The louder you shout, the easier it is to hear someone at a distance. Louder noises make bigger sound waves that have the power to travel further before they get soaked up by bushes, trees, and all the clutter around us. The same is true of radio waves. To make radio waves that are strong enough to carry radio and TV pictures many miles from a TV station to someone's home, you need a really powerful transmitter. This is effectively a giant antenna (aerial), often positioned on top of a hill so it can send signals as far as possible. Not everyone receives TV signals transmitted through the air in this way. If you have cable television, your TV pictures are "piped" into your home down a fiber-optic cable laid beneath your street. If you have satellite television, the picture you see has been bounced into space and back to help it travel from one side of the country to the other. With traditional television broadcasting, picture signals are sent in analog form: each signal travels as an undulating (up-and-down moving) wave. Many countries are now switching over to digital television, which works in a similar way to digital radio. Signals are transmitted in a numerically coded form. Many more programs can be sent this way and, generally speaking, picture quality is better because the signals are less susceptible to interference as they travel.

TV receivers
It doesn't really matter how the TV signal gets to your home: once it's arrived, your TV set treats it exactly the same way, whether it comes in from an antenna (aerial) on the roof, from a cable running underground, or from a satellite dish in the garden. Remember how a TV camera turns the picture it's looking at into a series of lines that form the outgoing TV signal? A TV set must work the same process in reverse to turn the lines in the incoming signal back into a faithful image of the scene that the camera filmed. Different types of TV sets do this in different ways.

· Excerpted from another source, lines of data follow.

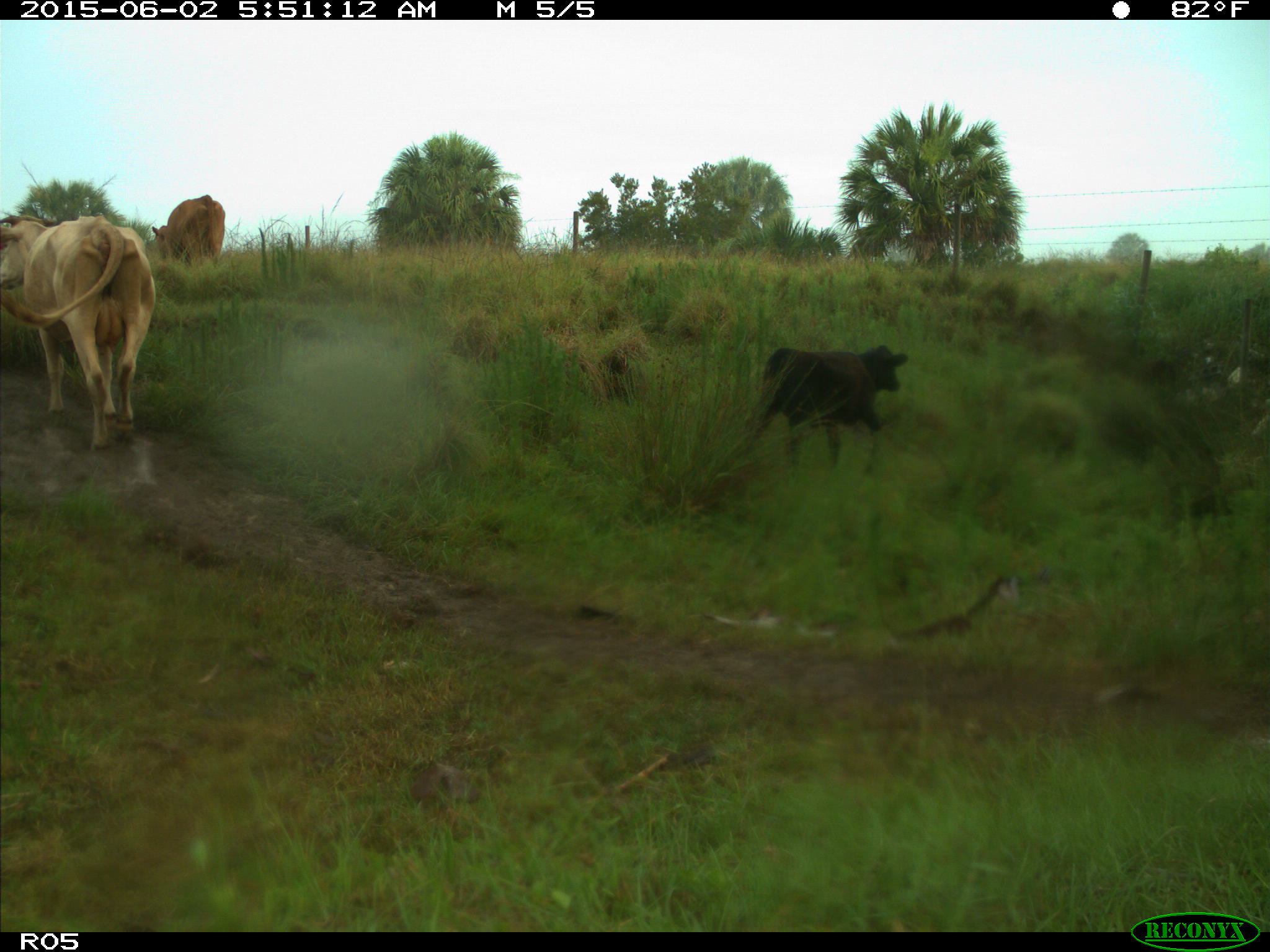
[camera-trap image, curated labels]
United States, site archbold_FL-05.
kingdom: Animalia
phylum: Chordata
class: Mammalia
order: Artiodactyla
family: Bovidae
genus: Bos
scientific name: Bos taurus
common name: domestic cow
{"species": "Bos taurus (domestic cow)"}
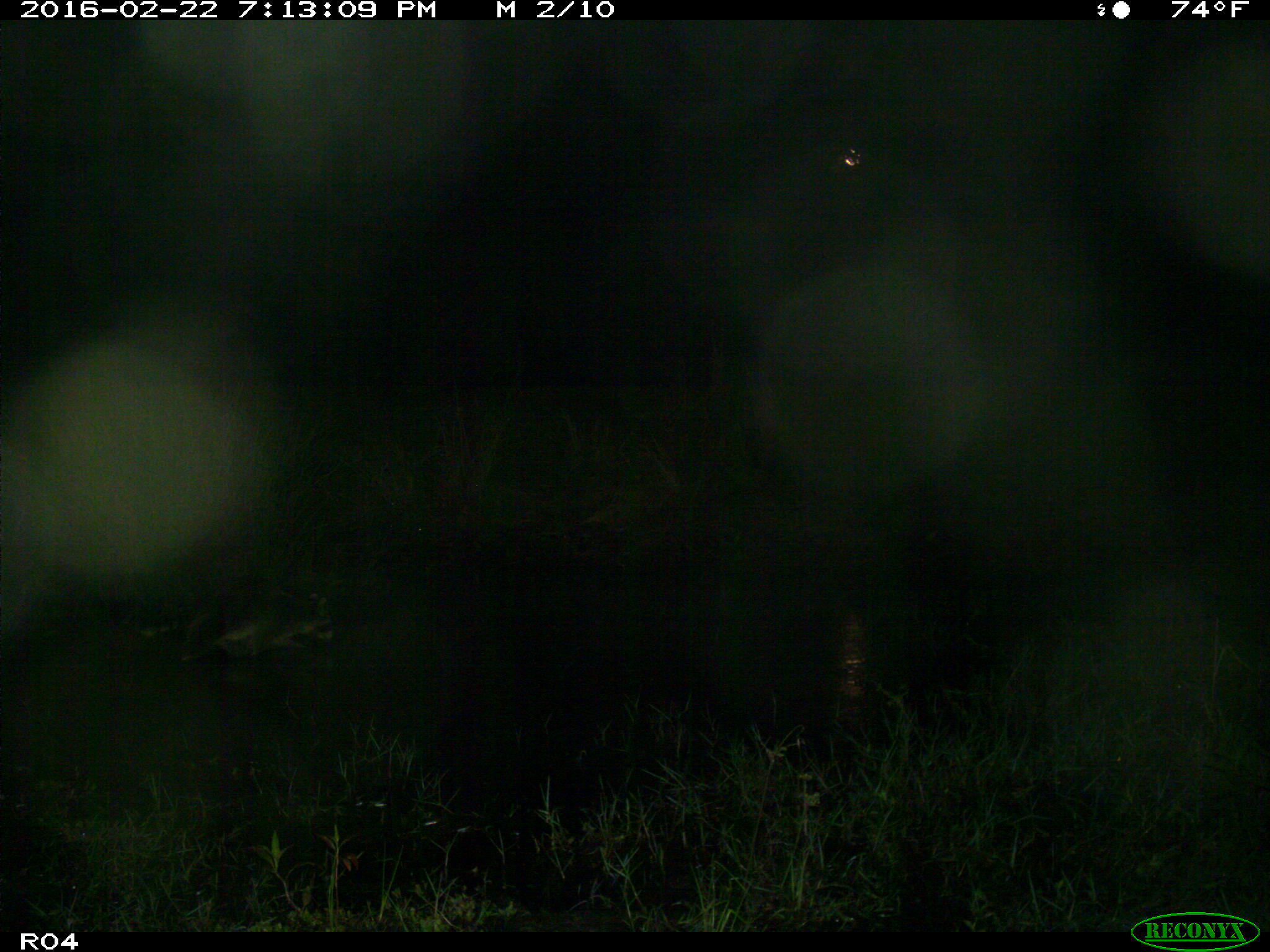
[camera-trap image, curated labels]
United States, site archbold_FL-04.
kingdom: Animalia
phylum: Chordata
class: Mammalia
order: Carnivora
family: Procyonidae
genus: Procyon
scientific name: Procyon lotor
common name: common raccoon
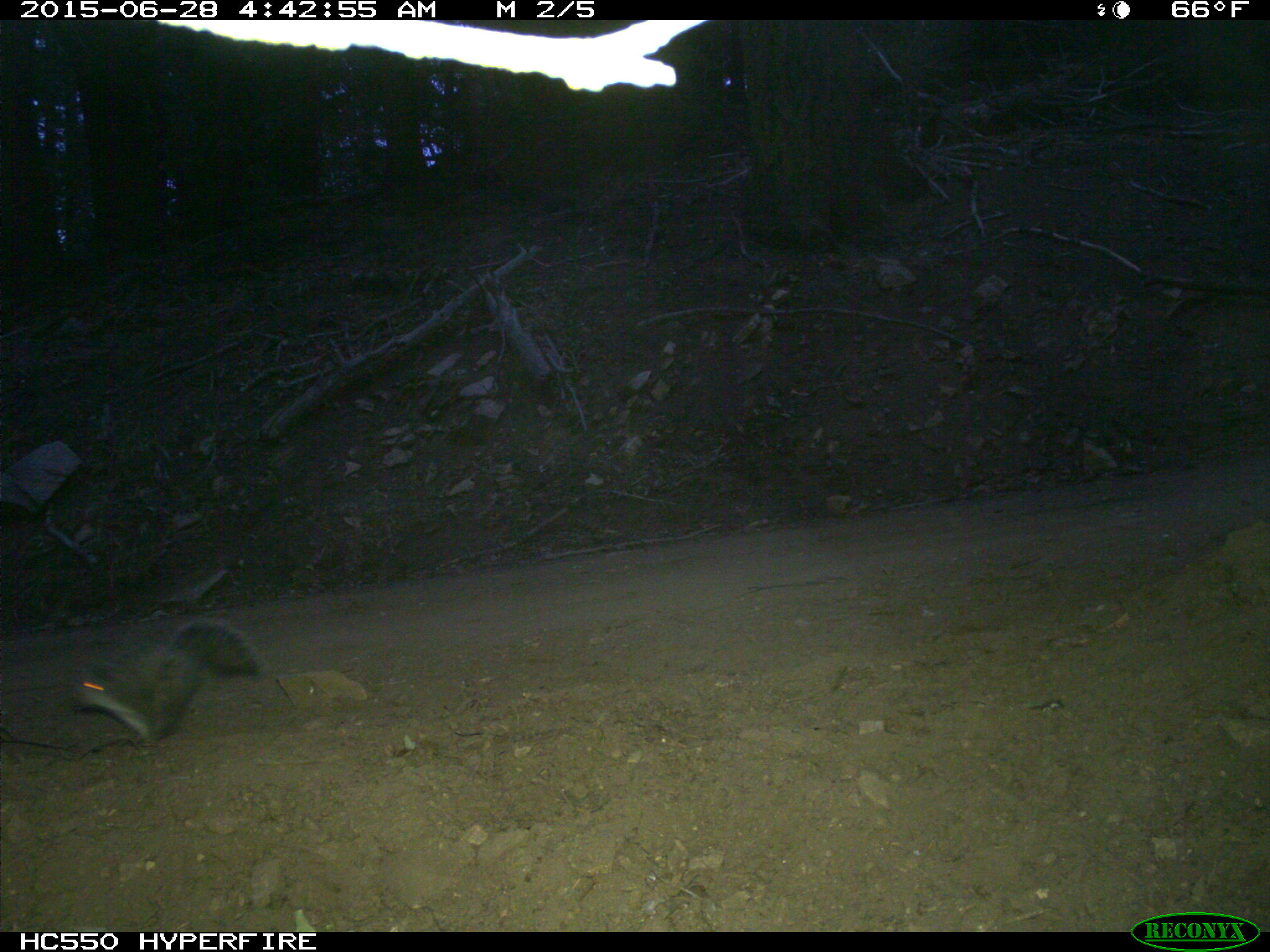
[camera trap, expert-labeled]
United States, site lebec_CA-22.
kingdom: Animalia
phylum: Chordata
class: Mammalia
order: Rodentia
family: Sciuridae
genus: Sciurus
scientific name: Sciurus carolinensis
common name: eastern gray squirrel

Photos: Early TV receivers. Left: A typical black and white TV from 1949. Note the tiny screen. Right: An HMV 904 combined TV and radio unit from about ten years earlier. The loudspeaker is on the left, the radio tuning dial is in the center, and the TV screen (again tiny) is on the right. Both use cathode-ray tube technology and are exhibits from Think Tank, the science museum in Birmingham, England.

Fotografii: Televizoare timpurii. b stanga se afl un televizor alb-negru din 1949. n dreapta: Un HMV 904 care a combinat un TV si un radio intr-o singura unitate cu aproximativ 10 ani mai devreme.Difuzorul se afl in stanga si cranul TV in dreapta. n mijloc se afl un panou care ne arat frecvenele radio. Ambele folosesc tuburi catodice si sunt exponate la muzeul de stii Think Tank din Birmingham.